Lawyers Dean Strang and Jerry Buting |
My mother loved murder mysteries. She read one a day. Just plowed through Agatha Chrisite and Perry Mason. She usually guessed who the murderer was 1/3 of the way through.
Having watched half of "The Making of a Murderer" I cannot guess who killed Teresa Halbach. Steve Avery was accused, but it is far from clear who the murderer is.
But as one of his lawyers said:
"In my view, the people who claim certainty about his guilt are wrong to claim certainty, and the people who claim certainty about his innocence are wrong to claim certainty — and they’re missing the point, which is, what do we do when we’re left with uncertainty? "
What do we do, when we're left with uncertainty? If Steven Avery is a homicidal maniac, then releasing him will almost certainly mean he'll kill again.
On the other hand, the behavior of the Manitowoc, Wisconsin police was so appalling it is difficult to believe anyone would have voted for conviction. If nothing else, watching them manipulate the simple minded cousin of Steve Avery into saying he participated in a rape and murder was so horrific it is hard to believe any evidence they produced. I never really believed police could coerce a confession until I saw the episodes shown here. Now, it is completely understandable. At one point, the nephew confesses and then asks when he can go home because he has homework to finish.
Even the discovery of the murder victim's car on Steve Avery's junk yard lot, positioned so it was found within 20 minutes of the search is so incredible, you have to ask: Who would believe this? The guy owns a lot with a thousand cars and he kills a woman and places her car right near the road where it would be found within 20 minutes? And he has a car crusher which could have obliterated it. And inside, the police find a smear of his blood! And, lo and behold. The police had a vile of his blood back at the station.
It makes you think maybe the jury in the O.J. Simpson was not so crazy to simply disbelieve the evidence provided by the police.
The most uplifting thing about this series is the portrait of the defense lawyers, who are both smart and ethical, something I don't often find myself saying about lawyers.
One thing they focus on is patterns. In most murders, the lawyers tell you, it is somebody close to the victim, an enraged spouse, a boyfriend, co worker, especially if they have access to guns or other murder weapons. I wouldn't have thought that. Apparently, neither did the Manitowoc police.
You figure, in the case of a single woman, it would be some random, disturbed person who did not know her as a person, someone like the guy in Searching for Mr. Goodbar who does not know his victim beyond a one night stand and he can see her not as a human being but as a representative or a "type."
But the victim here was getting phone calls from someone who a coworker offered to try to get off her back. There may have been someone stalking her.

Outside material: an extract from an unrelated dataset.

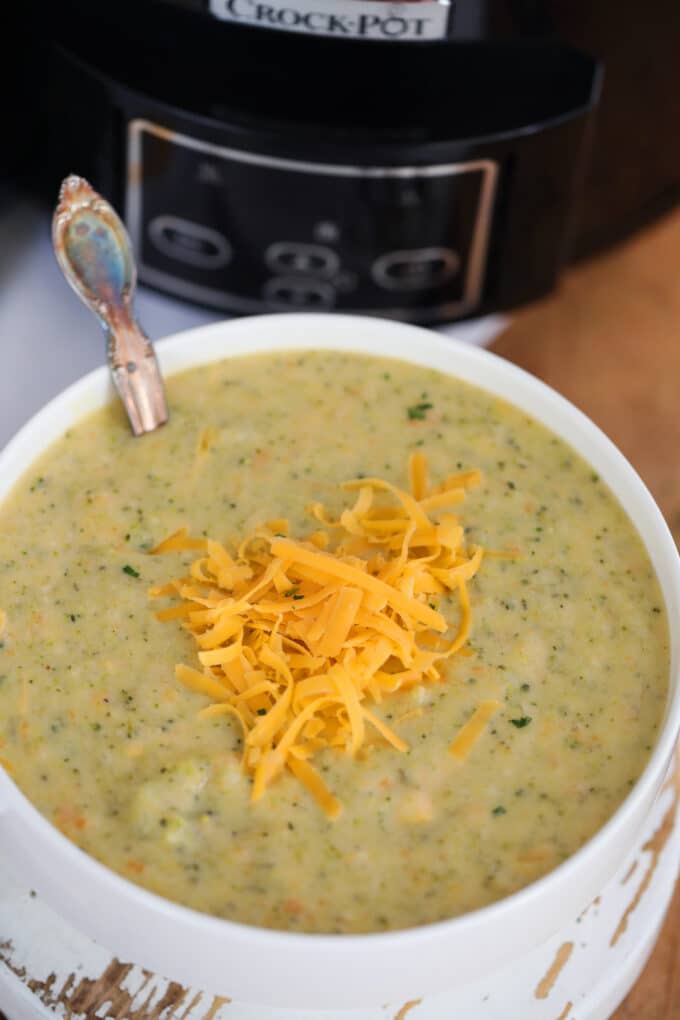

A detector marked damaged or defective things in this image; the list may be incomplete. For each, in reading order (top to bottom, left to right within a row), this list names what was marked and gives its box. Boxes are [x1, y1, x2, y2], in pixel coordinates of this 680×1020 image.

chipped white paint [1, 758, 676, 1020]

Clearly, anyone who watches "Luther" or any number of British police procedurals would believe most women are killed by Hannibal the Cannibal types. If you watch "The Wire" you'd think most women are killed because of their connection to the drug trade and the men with guns who inhabit it.
Murder is hard to comprehend, in real life. As a conflict resolver, you have to ask: Why not simply walk away? But the men who murder, and it is usually men, have something else going on, rage or psychopathology or simple drunkenness.
The window into the life of people who live in lower socioeconomic stratum is another eye opener. In my new practice among the blue collar folks of small New England towns, I see some of the problems you can see on screen here, but listening to the Avery family is a revelation.
There is probably a clue here about where our politics come from, about how and from whom a Sarah Palin can find support.